OpTiMSoC Enabled Demonstrator System with Fault-Tolerant NoC
Although it has been silent around OpTiMSoC in recent months, some development is still ongoing. Based on OpTiMSoC, a demonstrator system has been developed in the scope of the ARAMiS II research project and has since been further improved. This blog post describes the demonstrator system, its architecture and building blocks, and the alterations and extensions made to OpTiMSoC in order to build it.

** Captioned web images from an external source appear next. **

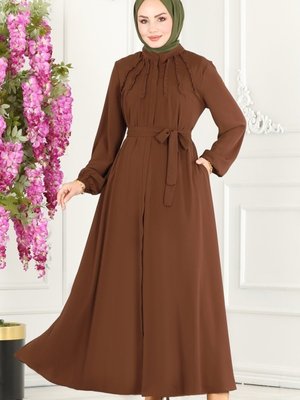 Kahve Fırfır Detaylı Medine İpeği Ferace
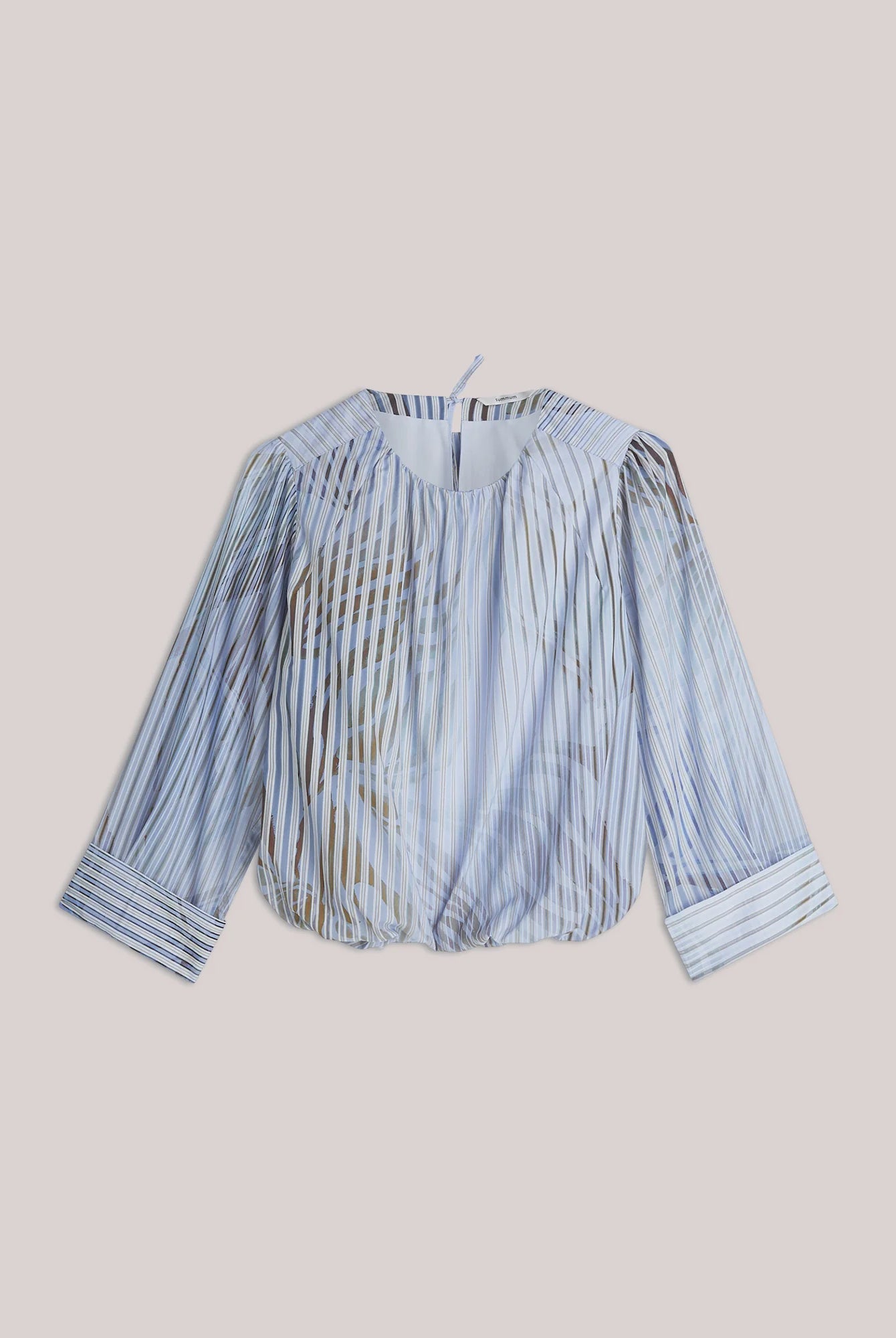 Summum Stripe Leaf Print Boat Neck Blouse flat lay showing full shape, striped leaf print and wide sleeves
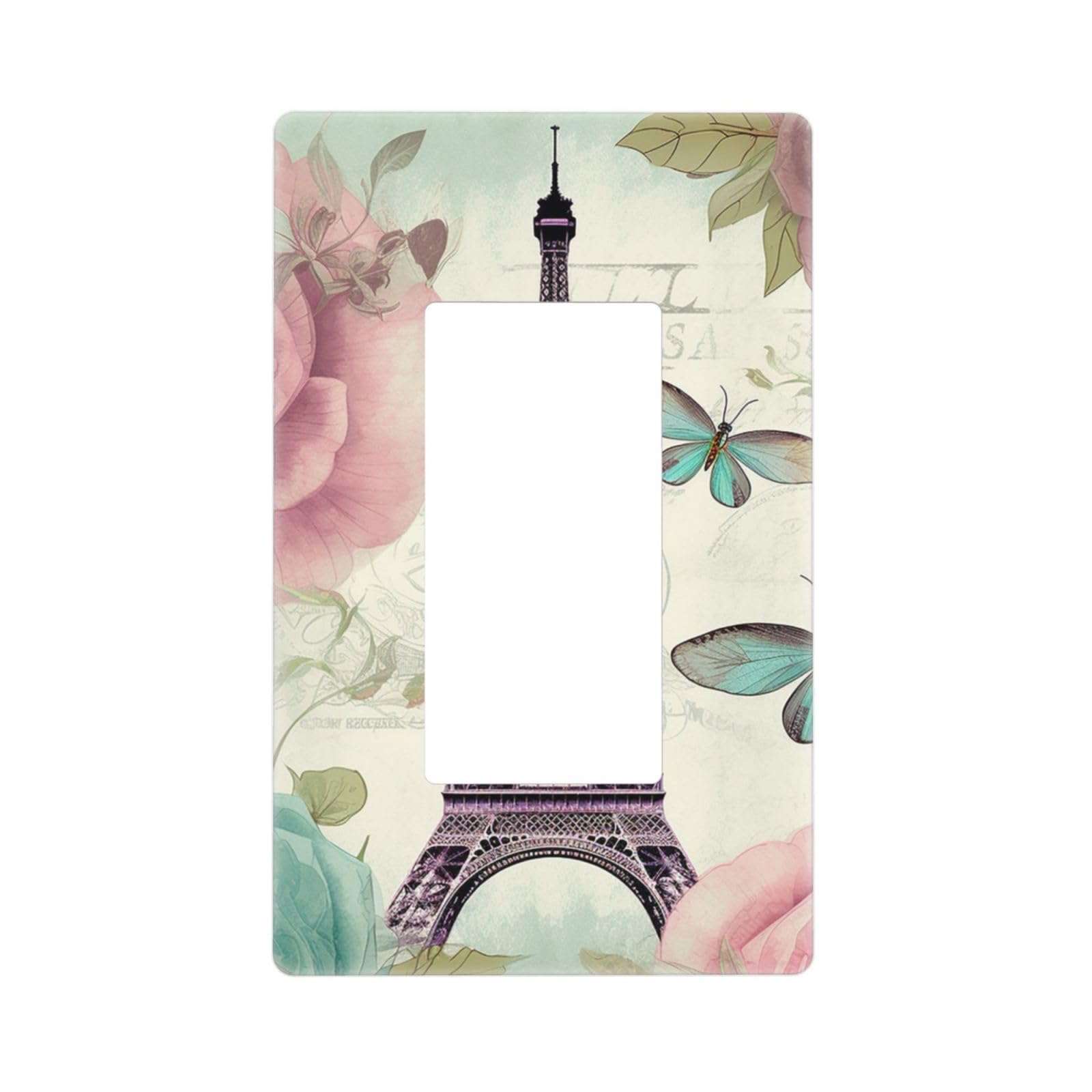 Nonhai Style N Retro Dragonfly French Tower Wall Plate Cover 1 Gang Light Switch Cover Decorative Single Duplex Wall Plates Standard Size Decorator Blank Electrical Switch Plate Cover For Electrical Outlets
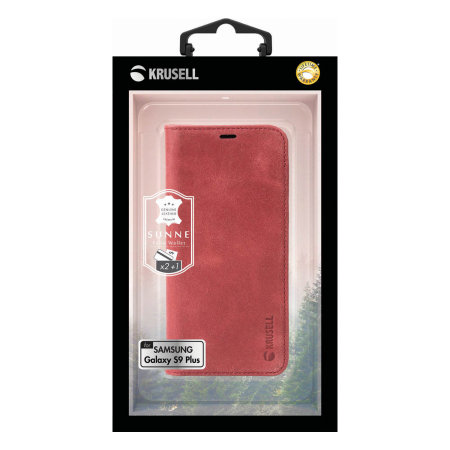 Krusell Sunne 2 Card Samsung Galaxy S9 Plus Folio Wallet Case - Red
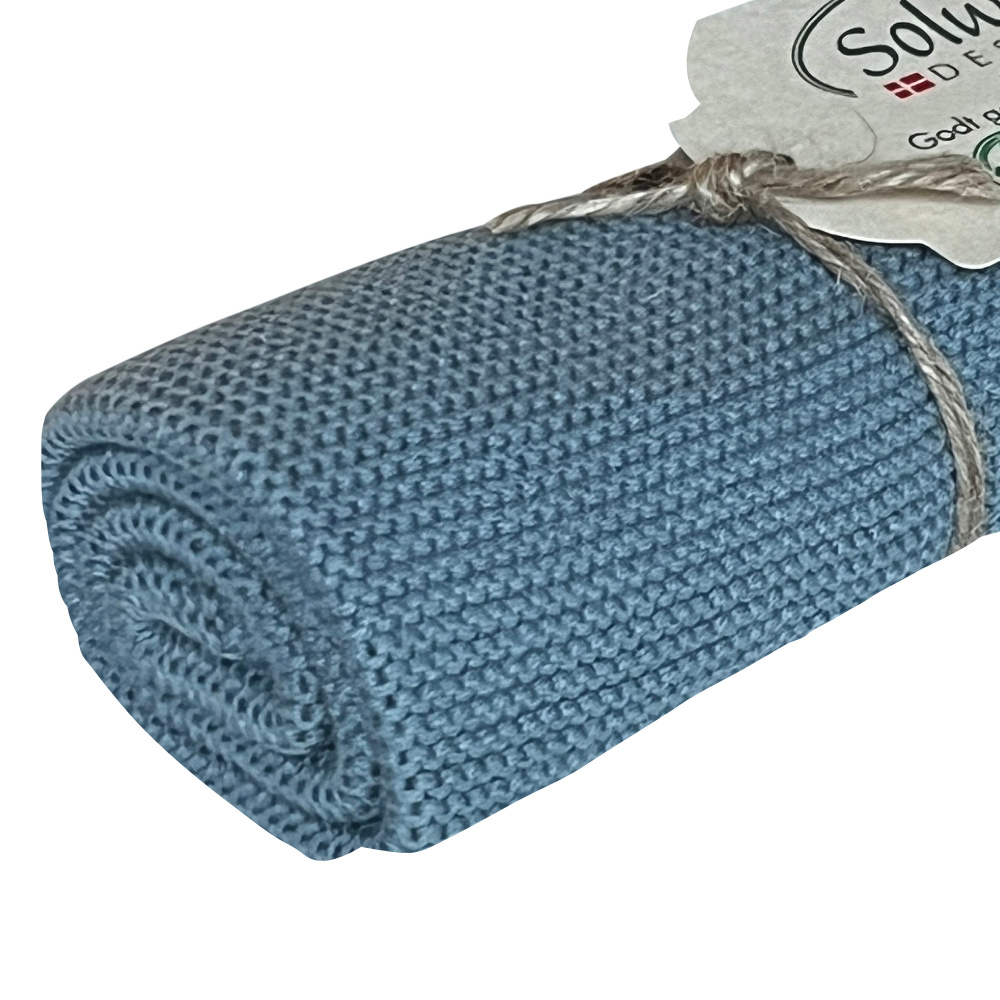 Solwang gebreide handdoek – Boerenblauw - Afbeelding 2
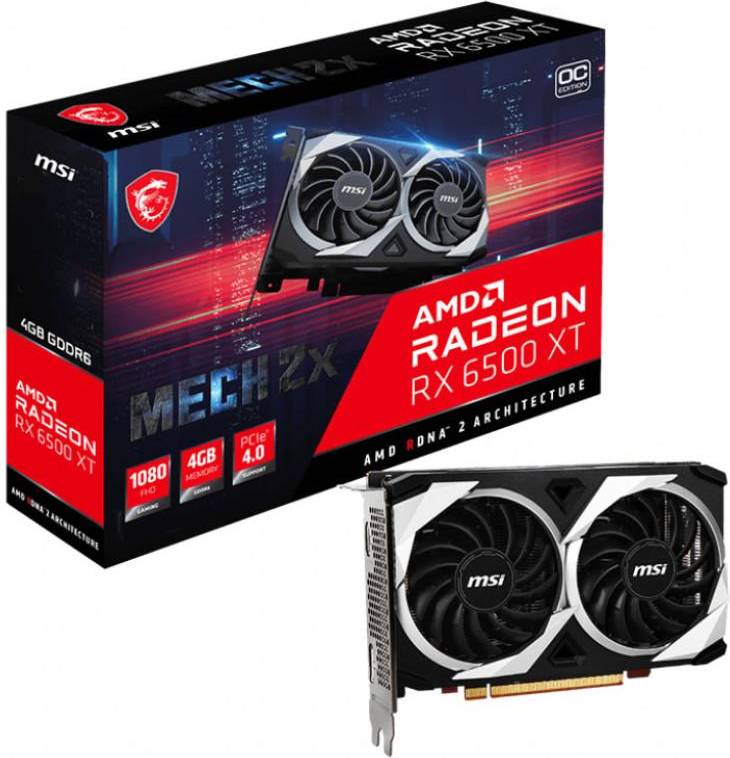 MSI Radeon RX 6500 XT Mech 2X OC HDMI DP 4GB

Purpose of the demonstrator
The demonstrator was implemented to demonstrate the capabilities of a newly developed Network on Chip (NoC). This network is a hybrid packet-switched and Time-Division-Multiplexed (TDM) NoC using TDM channels with protection switching to implement fault-tolerance and hard real-time guarantees for safety-critical traffic in a mixed-critical environment.
The goal of the demonstrator is to:
- demonstrate fault-tolerance of critical communication in the NoC
- demonstrate isolation between critical and non-critical traffic in the NOC
- visualize the current status of the NoC
- allow interaction with the system and the applications running
The following picture gives an overview of the different parts of the demonstrator.
The demonstrator has two main parts: an OpTiMSoC-based tiled 3x3 many-core system implemented on FPGA and a “Host PC” to control the system and visualize its current state. The 3x3 system is implemented on a VCU108 Evaluation Board from Xilinx and connected to the Host PC via the Cypress EZ-USB FX3 peripheral controller.
A special bridge module connects the debug system to the NoC and acts as I/O tile to allow communication between the Host PC and the other tiles. The remaining 8 tiles are compute tiles that each contain an OpenRISC CPU. Three of these tiles run a pedestrian detection algorithm to represent a safety critical application, the remaining five tiles run an application that produces uniform random background traffic in the NoC. Furthermore, in order to demonstrate a globally asynchronous locally synchronous (GALS) architecture, the critical tiles, the non-critical tiles, and the NoC are all in different clock domains.
The application on the Host PC is split in two major parts: a control part to handle the communication with the target, load the applications into the local memory of the compute tiles, and handle the frame distribution for the pedestrian detection, and a monitoring part to observe and interact with the NoC. The control part is written in Python and makes heavy use of the glip Python bindings, the monitoring part is displayed in a browser using a local Flask server.
The video shows the demonstrator in action and the necessary steps to get it running.
Several new hardware modules were implemented and some existing OpTiMSoC modules altered for the demonstrator system. Most notably:
- A completely new NoC has been implemented. The NoC uses TDM for critical traffic and packet-switching for non-critical traffic. The packet-switched part can use either source-routing or distributed routing (defined at design time). 1+1 protection switching can be used to guarantee fault-tolerance for critical communication.
- An I/O tile allowing communication between a Host PC and the compute tiles of a system via the NoC.
- Modules for fault-detection of NoC flits based on parity, as well as modules to generate the parity information for NoC flits.
- Fault injection modules to test the fault-tolerance of the NoC.
- A monitoring module to trace the utilization of individual NoC links for both TDM and packet-switched traffic.
- Clock-domain-crossing capabilities between the NoC, the compute tiles, and the debug interconnect as well as for the reset signals.
So, what’s next?
As of now, the new and altered modules are not available in the public OpTiMSoC repository as some of them are specific to the demonstrator system and some are still being worked on. However, we plan to add the hybrid NoC, the I/O tile, and the support for different clock domains and will hopefully have a new release this year.